Louis Gallois, auteur du rapport sur la compétitivité des entreprises françaises, avait déjà lancé une première alerte l’année dernière : « La productivité horaire française reste forte, le problème, c’est qu’elle ne croît plus au rythme souhaitable« . Olivier Berruyer a publié un article décapant sur le sujet, dont je tire ces deux excellents tableaux, propres à remettre en place les idées de ceux de nos politiques qui se glorifient à chaque débat de cette place de premier de la classe.

Revenons donc au menu de base : il y a deux manières (et deux seulement, qui existent depuis la plus haute antiquité) d’augmenter un ratio :

  • ou bien on augmente le numérateur : en l’occurrence la production de richesses,
  • ou bien on diminue le dénominateur : en l’occurrence les heures de travail fournies.

L. Gallois a raison, l’augmentation du PIB en France a une tendance fâcheuse à stagner : le taux de croissance annuel diminue depuis de nombreuses années, inéluctablement. En revanche, il est beaucoup plus facile de diminuer le temps de travail : par exemple en faisant une loi pour ça (ouvrez la bouche et dites « 35 »).

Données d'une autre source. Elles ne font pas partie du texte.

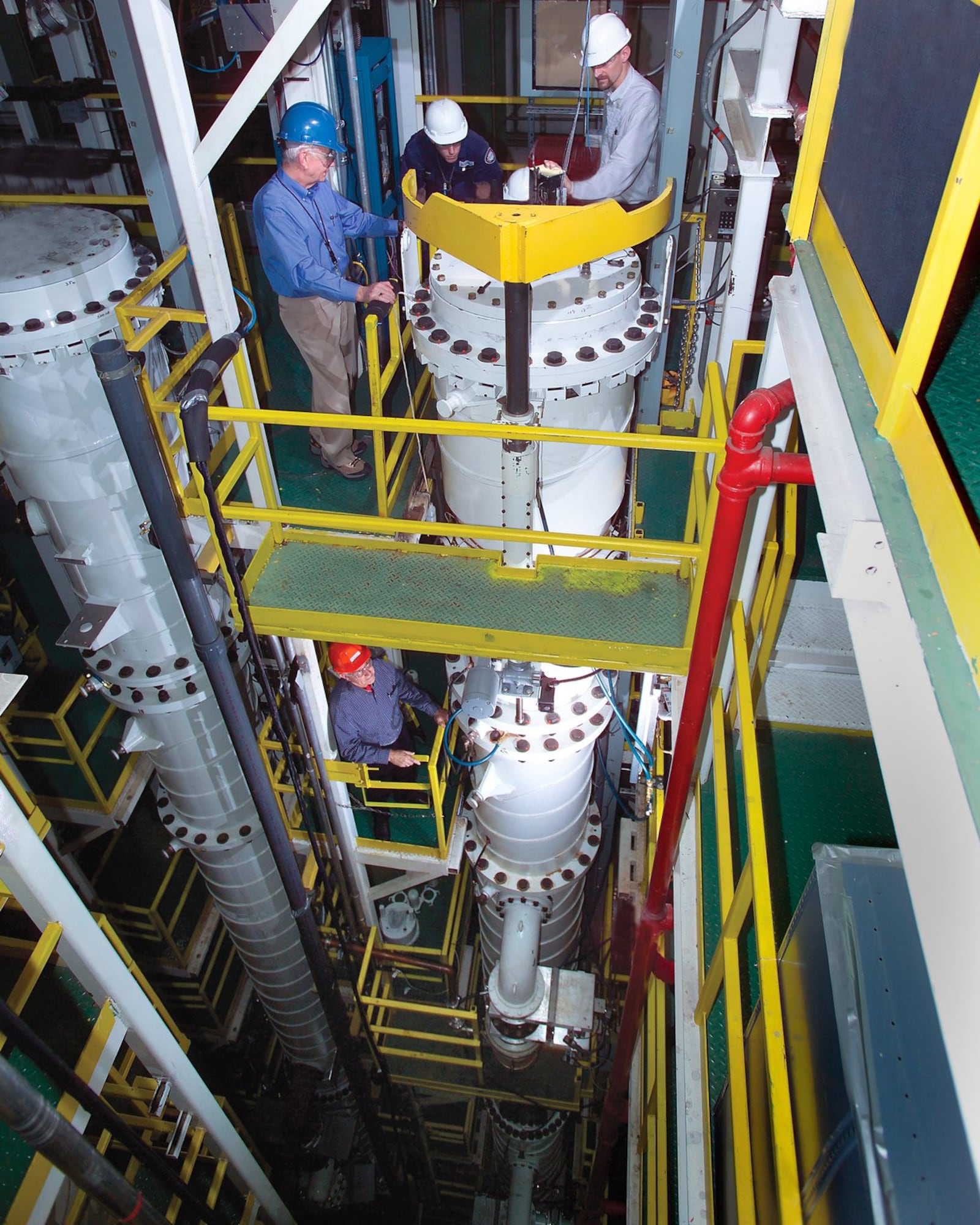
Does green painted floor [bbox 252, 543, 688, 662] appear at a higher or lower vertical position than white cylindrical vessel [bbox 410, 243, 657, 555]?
lower

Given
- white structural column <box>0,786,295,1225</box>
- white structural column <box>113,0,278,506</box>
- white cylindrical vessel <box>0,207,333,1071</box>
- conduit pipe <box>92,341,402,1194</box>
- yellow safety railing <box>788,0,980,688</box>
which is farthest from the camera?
white cylindrical vessel <box>0,207,333,1071</box>

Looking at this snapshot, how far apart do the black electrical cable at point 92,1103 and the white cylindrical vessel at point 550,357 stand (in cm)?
318

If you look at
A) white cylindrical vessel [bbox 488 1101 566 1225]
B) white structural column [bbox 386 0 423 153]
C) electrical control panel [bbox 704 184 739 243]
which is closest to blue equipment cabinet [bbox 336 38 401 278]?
white structural column [bbox 386 0 423 153]

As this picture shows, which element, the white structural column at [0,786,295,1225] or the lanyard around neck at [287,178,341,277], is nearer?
the white structural column at [0,786,295,1225]

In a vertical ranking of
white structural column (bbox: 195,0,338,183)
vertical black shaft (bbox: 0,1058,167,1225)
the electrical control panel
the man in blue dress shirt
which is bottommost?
vertical black shaft (bbox: 0,1058,167,1225)

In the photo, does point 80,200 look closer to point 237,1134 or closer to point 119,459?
point 119,459

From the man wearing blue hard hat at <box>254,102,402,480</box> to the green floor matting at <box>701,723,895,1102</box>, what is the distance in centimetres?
331

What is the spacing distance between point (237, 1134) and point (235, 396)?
4893mm

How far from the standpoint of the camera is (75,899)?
3721 mm

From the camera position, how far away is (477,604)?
4.65 m

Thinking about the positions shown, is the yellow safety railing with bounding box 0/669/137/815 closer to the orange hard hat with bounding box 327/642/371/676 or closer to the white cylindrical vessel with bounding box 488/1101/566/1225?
the orange hard hat with bounding box 327/642/371/676

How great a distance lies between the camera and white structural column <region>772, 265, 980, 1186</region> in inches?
56.2

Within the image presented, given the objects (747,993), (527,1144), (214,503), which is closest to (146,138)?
(214,503)

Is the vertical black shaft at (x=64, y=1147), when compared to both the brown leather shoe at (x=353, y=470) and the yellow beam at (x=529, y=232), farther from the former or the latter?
the brown leather shoe at (x=353, y=470)
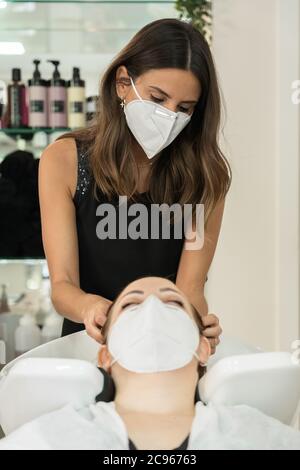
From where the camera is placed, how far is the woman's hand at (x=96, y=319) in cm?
112

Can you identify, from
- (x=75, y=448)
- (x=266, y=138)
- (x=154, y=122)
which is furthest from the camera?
(x=266, y=138)

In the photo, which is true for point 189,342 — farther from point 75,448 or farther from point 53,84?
point 53,84

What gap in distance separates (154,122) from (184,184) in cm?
15

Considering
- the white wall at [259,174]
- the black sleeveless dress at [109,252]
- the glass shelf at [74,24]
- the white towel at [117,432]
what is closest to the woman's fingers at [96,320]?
the white towel at [117,432]

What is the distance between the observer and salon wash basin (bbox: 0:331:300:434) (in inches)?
42.0

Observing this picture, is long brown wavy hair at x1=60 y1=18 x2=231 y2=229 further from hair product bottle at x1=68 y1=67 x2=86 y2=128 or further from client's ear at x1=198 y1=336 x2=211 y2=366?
hair product bottle at x1=68 y1=67 x2=86 y2=128

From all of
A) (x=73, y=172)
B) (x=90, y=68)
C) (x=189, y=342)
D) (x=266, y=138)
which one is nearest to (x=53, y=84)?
(x=90, y=68)

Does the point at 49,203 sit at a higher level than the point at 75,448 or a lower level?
higher

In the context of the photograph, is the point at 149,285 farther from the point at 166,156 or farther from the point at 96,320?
the point at 166,156

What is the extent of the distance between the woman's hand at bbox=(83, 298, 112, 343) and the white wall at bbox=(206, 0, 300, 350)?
118cm

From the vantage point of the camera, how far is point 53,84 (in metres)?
2.35

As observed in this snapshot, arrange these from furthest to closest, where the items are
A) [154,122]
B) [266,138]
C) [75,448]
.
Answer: [266,138] < [154,122] < [75,448]

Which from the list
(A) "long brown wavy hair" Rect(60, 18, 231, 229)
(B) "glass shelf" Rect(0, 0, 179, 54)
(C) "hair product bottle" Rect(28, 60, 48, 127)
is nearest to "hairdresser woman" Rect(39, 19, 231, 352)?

Ce n’est pas tout. Prenons une société qui délocalise sa production et ne garde qu’un siège social avec quelques personnes en France. Sa productivité fait un bond gigantesque. Le Sénat l’avoue d’ailleurs : «on peut rappeler que les délocalisations exercent un impact favorable sur la productivité». Encore plus fort : la contribution au PIB de l’administration était d’environ 240 milliards à la veille du passage au 35h. Le lendemain, sa productivité a été d’un coup de baguette magique améliorée de 12%. Si en plus vous augmentez le salaire des fonctionnaires, vous augmentez leur productivité ! C’est pas beau, tout ça ? Je vous le dis : le monde entier nous envie notre administration ! Plus subtil, cette fois : un pays décide de faire appel à l’emprunt pour répondre à ses besoins sociaux, s’accordant un déficit de 3% l’an. Il aura mécaniquement droit à une hausse générale de sa productivité. Tout cela vous dit bien quelque chose ?

J’écoutais ce lundi sur Europe 1 un débat entre Sophie de Menthon et Gérard Filoche (membre du bureau national du PS et de la CGT) : celui-ci a (encore) remis en avant cet argument péremptoire et décisif : « La France est le pays qui a le taux de productivité le plus élevé au monde ». Il ajoutait également qu’il fallait diminuer les dividendes (200 milliards, vous vous rendez compte ! Le budget de la France en fait 300…). Je pense surtout qu’il songeait à mettre la main sur ce pécule, s’agissant à l’évidence d’un gisement de recettes insuffisamment exploré. Autrement dit : un « manque à gagner » pour l’État ! Peut-on faire comprendre à ces «experts» que «pas de dividendes = pas d’actionnaires = pas de capital = pas d’entreprises = pas de richesses produites» ? La réponse est non.